— TRECHO DO TEXTO —

* * *

MPPB, MPF e MPC promovem evento sobre liberdade e diversidade religiosas

Encontro marca entrega do pedido de registro da Jurema Sagrada como patrimônio imaterial do Brasil e reforça importância da preservação da diversidade religiosa
O Ministério Público da Paraíba (MPPB), o Ministério Público Federal (MPF) e o Ministério Público de Contas, em parceria com o Instituto do Patrimônio Histórico e Artístico Nacional (Iphan) e a Plataforma Pedro Américo de Defesa do Patrimônio Cultural, realizaram um evento voltado à liberdade religiosa e à proteção do culto da Jurema Sagrada. O encontro ocorreu no auditório do Ministério Público, localizado no município de Alhandra, cidade reconhecida como berço da tradição juremeira.
A iniciativa aconteceu na última sexta-feira (5/09) e contou com a presença de representantes dos ramos do Ministério Público, do Iphan, da Secretaria de Estado da Mulher e da Diversidade Humana, além de lideranças políticas, religiosas, agentes culturais, professores da Universidade Federal da Paraíba (UFPB) com atuação no curso de ciência das religiões, membros da sociedade civil e dirigentes, fiéis da Jurema Sagrada na Paraíba e representante da Arquidiocese da Paraíba. Os participantes debateram a liberdade religiosa enquanto ação necessária para efetivação de direitos humanos e reforçaram a importância do reconhecimento e da salvaguarda de religiões de matriz afro-indígena.
O encontro marcou também a entrega oficial do pedido de registro da Jurema Sagrada como patrimônio imaterial do Brasil junto ao Iphan. A solenidade abriu espaço para a escuta das comunidades de terreiro e incluiu a exibição do curta-metragem “Axé, Meu Amor”, dirigido por Thiago Costa.

* * *

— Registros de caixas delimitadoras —
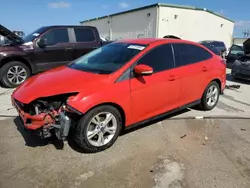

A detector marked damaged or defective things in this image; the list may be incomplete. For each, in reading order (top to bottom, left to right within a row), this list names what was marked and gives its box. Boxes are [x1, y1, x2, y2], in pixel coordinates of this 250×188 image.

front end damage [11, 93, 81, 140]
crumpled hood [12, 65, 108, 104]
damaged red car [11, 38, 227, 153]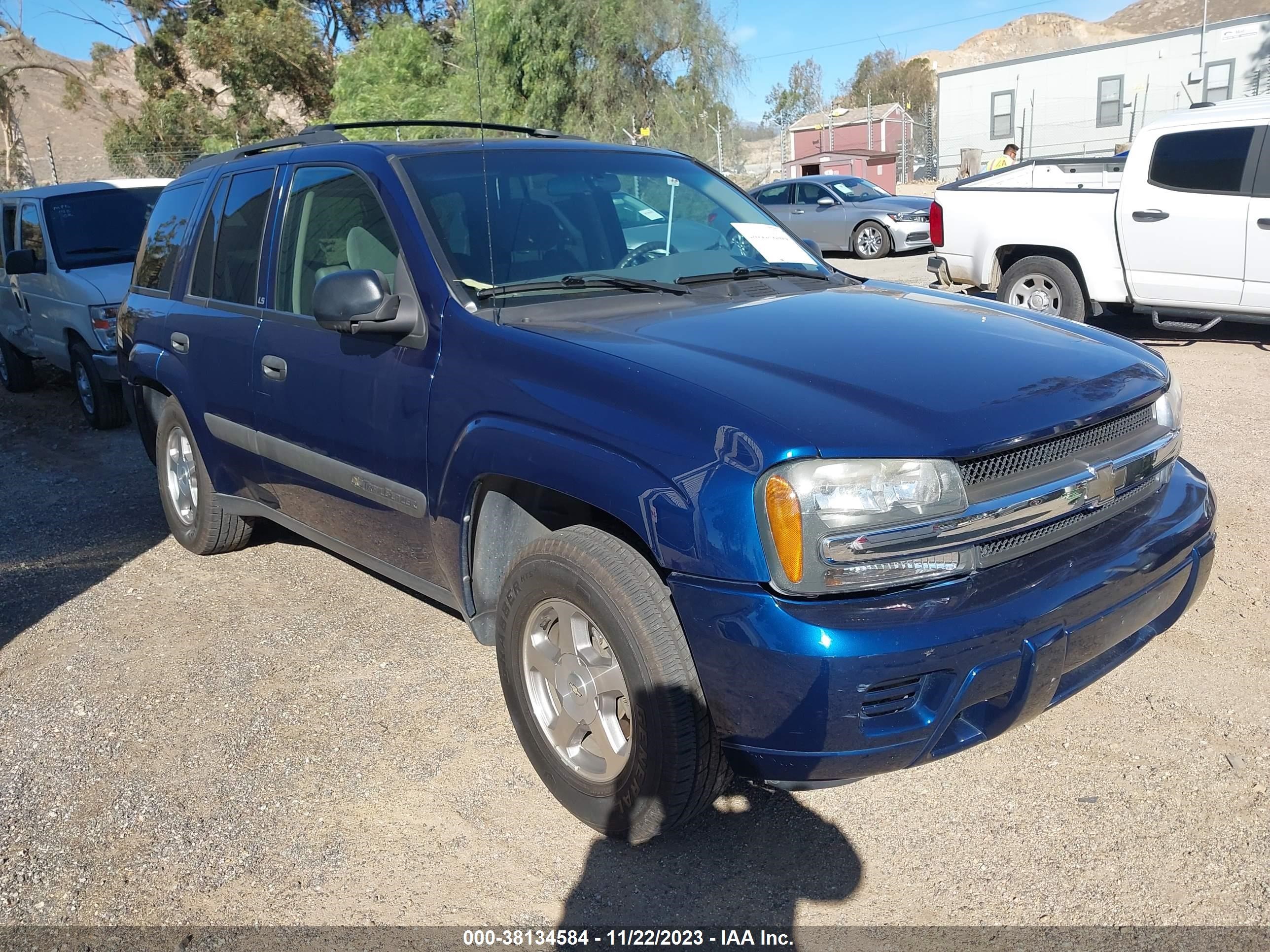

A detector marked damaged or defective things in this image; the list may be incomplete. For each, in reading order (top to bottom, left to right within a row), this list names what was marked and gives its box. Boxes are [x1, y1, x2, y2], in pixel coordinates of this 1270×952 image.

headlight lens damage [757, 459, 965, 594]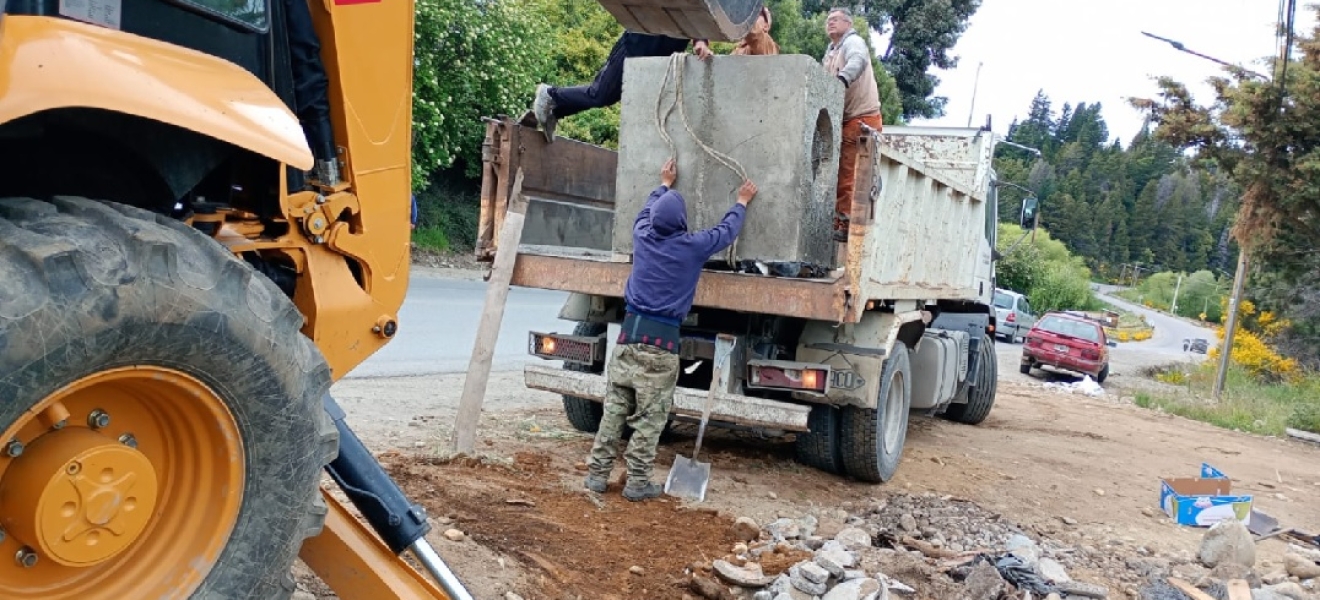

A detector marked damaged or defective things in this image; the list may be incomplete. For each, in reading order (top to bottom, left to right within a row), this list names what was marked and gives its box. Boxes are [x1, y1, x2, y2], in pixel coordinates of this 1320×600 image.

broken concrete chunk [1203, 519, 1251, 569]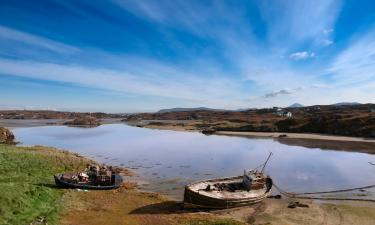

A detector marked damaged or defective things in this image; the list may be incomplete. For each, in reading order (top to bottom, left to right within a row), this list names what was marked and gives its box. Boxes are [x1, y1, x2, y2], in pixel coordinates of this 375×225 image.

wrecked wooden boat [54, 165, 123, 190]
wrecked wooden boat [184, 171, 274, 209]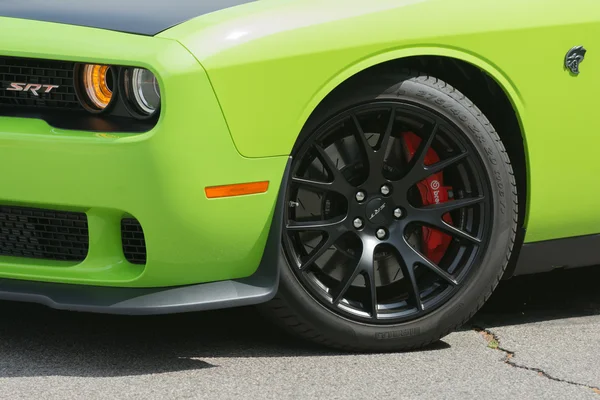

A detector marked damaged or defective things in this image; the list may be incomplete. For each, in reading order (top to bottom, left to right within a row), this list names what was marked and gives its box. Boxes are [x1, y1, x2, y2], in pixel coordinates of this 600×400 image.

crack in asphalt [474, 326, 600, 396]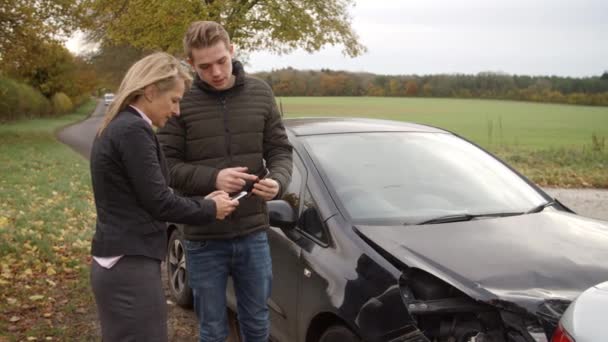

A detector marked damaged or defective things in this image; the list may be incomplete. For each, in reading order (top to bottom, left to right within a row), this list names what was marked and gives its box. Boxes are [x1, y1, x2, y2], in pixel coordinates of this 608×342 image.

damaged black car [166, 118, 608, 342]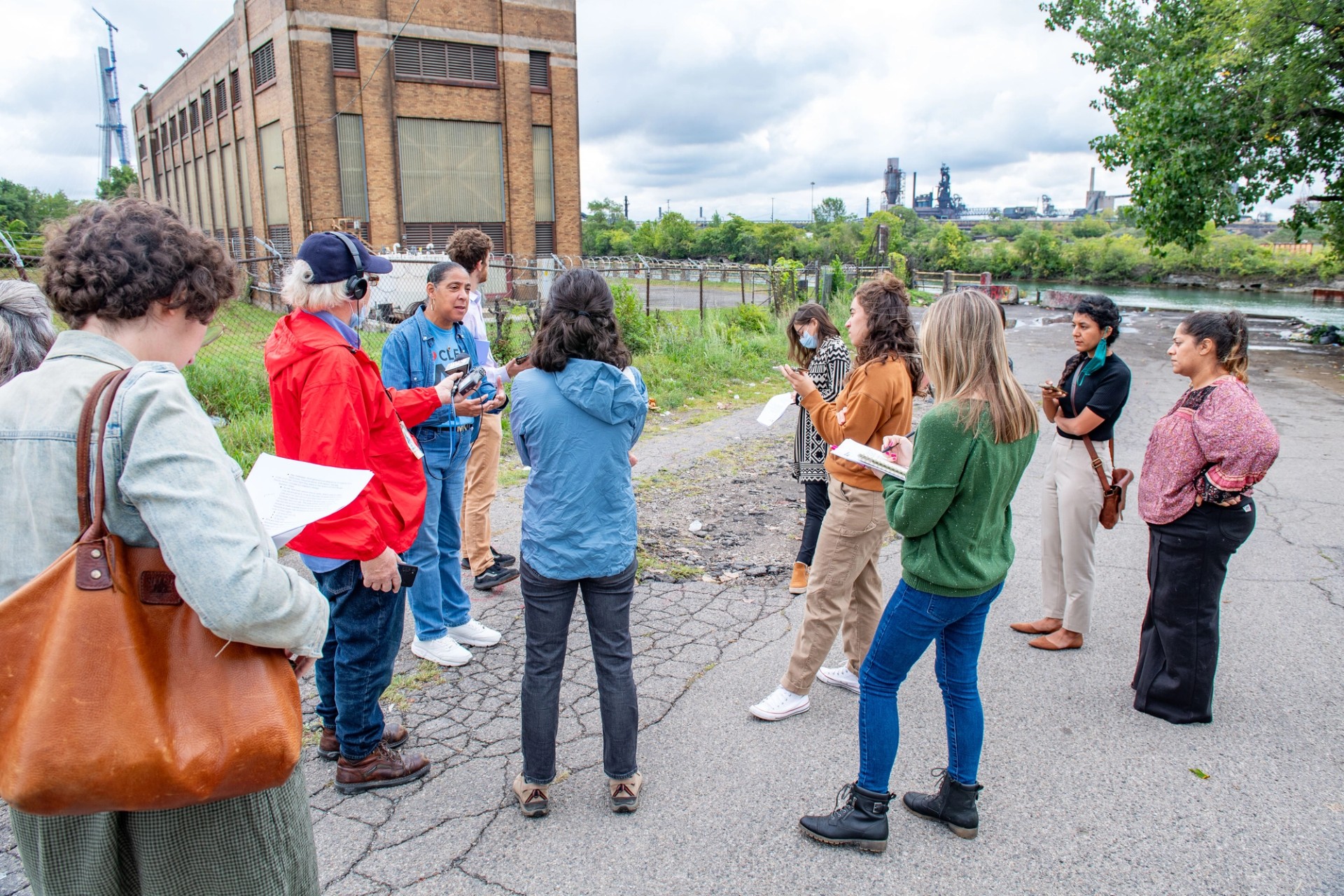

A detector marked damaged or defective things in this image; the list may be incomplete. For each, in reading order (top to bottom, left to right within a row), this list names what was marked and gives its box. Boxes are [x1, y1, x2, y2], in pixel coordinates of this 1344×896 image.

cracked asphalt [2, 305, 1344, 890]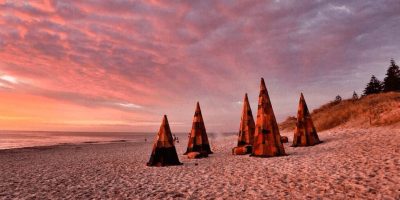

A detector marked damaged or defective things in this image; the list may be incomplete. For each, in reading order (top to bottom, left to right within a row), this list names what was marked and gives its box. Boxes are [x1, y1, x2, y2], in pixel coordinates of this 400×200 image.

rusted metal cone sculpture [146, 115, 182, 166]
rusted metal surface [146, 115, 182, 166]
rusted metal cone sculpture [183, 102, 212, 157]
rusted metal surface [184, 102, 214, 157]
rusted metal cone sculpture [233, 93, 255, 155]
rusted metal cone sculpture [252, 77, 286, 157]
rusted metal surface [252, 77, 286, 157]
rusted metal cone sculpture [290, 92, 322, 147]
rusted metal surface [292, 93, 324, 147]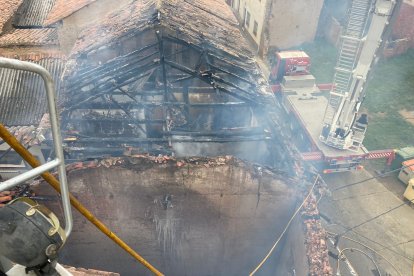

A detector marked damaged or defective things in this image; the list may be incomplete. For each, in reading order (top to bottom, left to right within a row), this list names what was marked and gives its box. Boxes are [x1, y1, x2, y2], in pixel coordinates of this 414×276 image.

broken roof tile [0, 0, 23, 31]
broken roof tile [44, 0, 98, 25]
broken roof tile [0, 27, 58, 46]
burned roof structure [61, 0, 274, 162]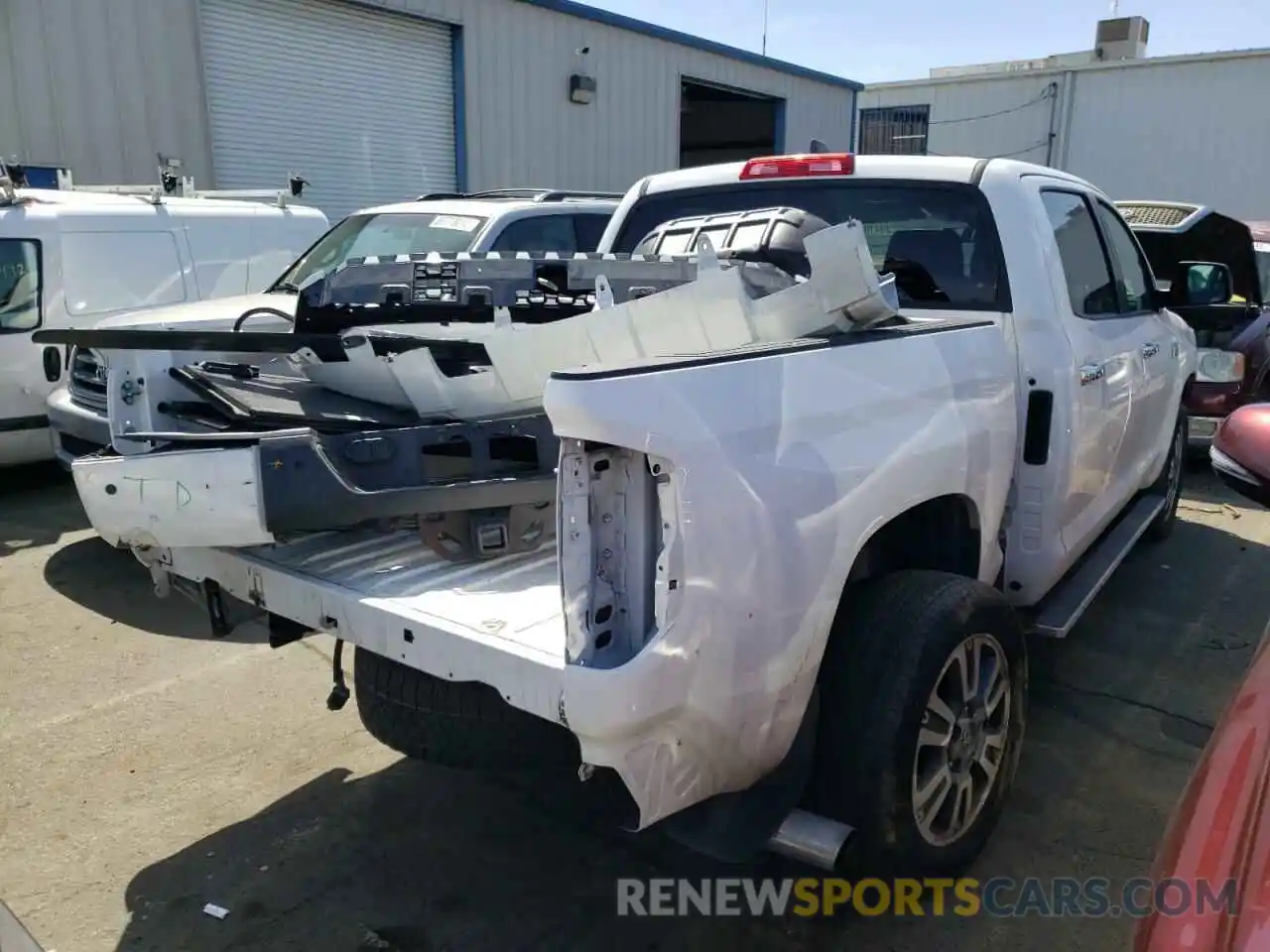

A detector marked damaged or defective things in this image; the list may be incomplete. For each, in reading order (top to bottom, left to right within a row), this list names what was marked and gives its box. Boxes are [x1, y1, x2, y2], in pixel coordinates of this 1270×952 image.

* * *

— OBJETIVO DA TAREFA —
Atualize a notícia sobre o evento entre "Encontro marca entrega" e "da tradição juremeira.", inclusive, trocando "auditório" por "salão". Reproduza o trecho inteiro já com a troca.

— RESPOSTA CORRETA —
Encontro marca entrega do pedido de registro da Jurema Sagrada como patrimônio imaterial do Brasil e reforça importância da preservação da diversidade religiosa
O Ministério Público da Paraíba (MPPB), o Ministério Público Federal (MPF) e o Ministério Público de Contas, em parceria com o Instituto do Patrimônio Histórico e Artístico Nacional (Iphan) e a Plataforma Pedro Américo de Defesa do Patrimônio Cultural, realizaram um evento voltado à liberdade religiosa e à proteção do culto da Jurema Sagrada. O encontro ocorreu no salão do Ministério Público, localizado no município de Alhandra, cidade reconhecida como berço da tradição juremeira.